Déby, 38 ans, gouvernera pendant une période transitoire de deux ans non renouvelable avant les élections. Il avait auparavant promis de remettre le pouvoir à un gouvernement élu après 18 mois, un mandat qui expire en octobre 2022. Malgré le boycott des membres de l’opposition, des principaux groupes rebelles armés et des organisations de la société civile qui dénoncent la « succession dynastique » du pouvoir, la cérémonie a eu lieu, au cours de laquelle le Conseil militaire de transition, qui gouvernait le pays depuis 18 mois, était officiellement dissous.
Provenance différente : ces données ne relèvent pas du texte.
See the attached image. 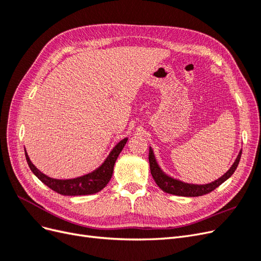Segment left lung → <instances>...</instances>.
Here are the masks:
<instances>
[{"mask_svg": "<svg viewBox=\"0 0 261 261\" xmlns=\"http://www.w3.org/2000/svg\"><path fill=\"white\" fill-rule=\"evenodd\" d=\"M241 154H242V150L239 152L238 156H236L232 167L226 171V173H224V174L221 177H219L218 179L213 180L208 184L186 183V181H183L178 178H175L167 174V173L161 169L159 163H158L151 147H149V164H150V171H151V174H152V177L154 178V181L163 192L171 195L183 196V197H198L215 191L217 187H219L221 184L224 183L227 178H230L233 173L235 172L236 168H238L241 160Z\"/></svg>", "mask_w": 261, "mask_h": 261, "instance_id": "left-lung-1", "label": "left lung"}]
</instances>
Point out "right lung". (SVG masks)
<instances>
[{"label":"right lung","mask_w":261,"mask_h":261,"mask_svg":"<svg viewBox=\"0 0 261 261\" xmlns=\"http://www.w3.org/2000/svg\"><path fill=\"white\" fill-rule=\"evenodd\" d=\"M127 140L128 138L126 137L122 139L120 143H117L111 150V152L107 156V159L98 169L88 173V174L68 179L52 178L48 175L43 174V173L40 170H38L34 165V163L30 161L26 150L25 155L30 170L33 171L34 174L40 179L44 185L50 187L52 191L64 196L92 195L100 192L101 189H103L110 181V179H111L115 161L118 154H120L123 150L124 146L127 143Z\"/></svg>","instance_id":"right-lung-1"}]
</instances>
A l’issue de la cérémonie, qui a duré plus de deux heures, Mahamat Idriss Déby Itno a exprimé sa «fierté» pour les réunions du forum, qui, selon lui, ont permis «un scénario terrible». Quel scénario ? Le scénariste de vie du Tchad sera désormais la France, car c’est exactement ce que recherchaient les Français lorsqu’ils ont ouvertement soutenu Déby, qui n’a pratiquement aucun poids politique dans le pays. Déby au pouvoir est un protégé de Paris qui s’accrochera au pouvoir tant qu’il sautera à travers les cerceaux de Macron.
Des manifestations ont déjà eu lieu au Tchad contre le gouvernement de transition, car il est clair qu’il n’agit pas dans l’intérêt du peuple tchadien. Malgré les appels lancés au général de 38 ans pour qu’il ne prolonge pas la période de transition et ne se présente pas aux prochaines élections, le forum a approuvé, parmi les nombreuses résolutions adoptées dans le cadre du statut révisé de la transition, le droit de M. Déby à se présenter aux élections présidentielles après la fin de la période de transition.
Le peuple frère du Tchad est pris «en otage» par la France, qui pourrait tenter de déstabiliser la situation en RCA.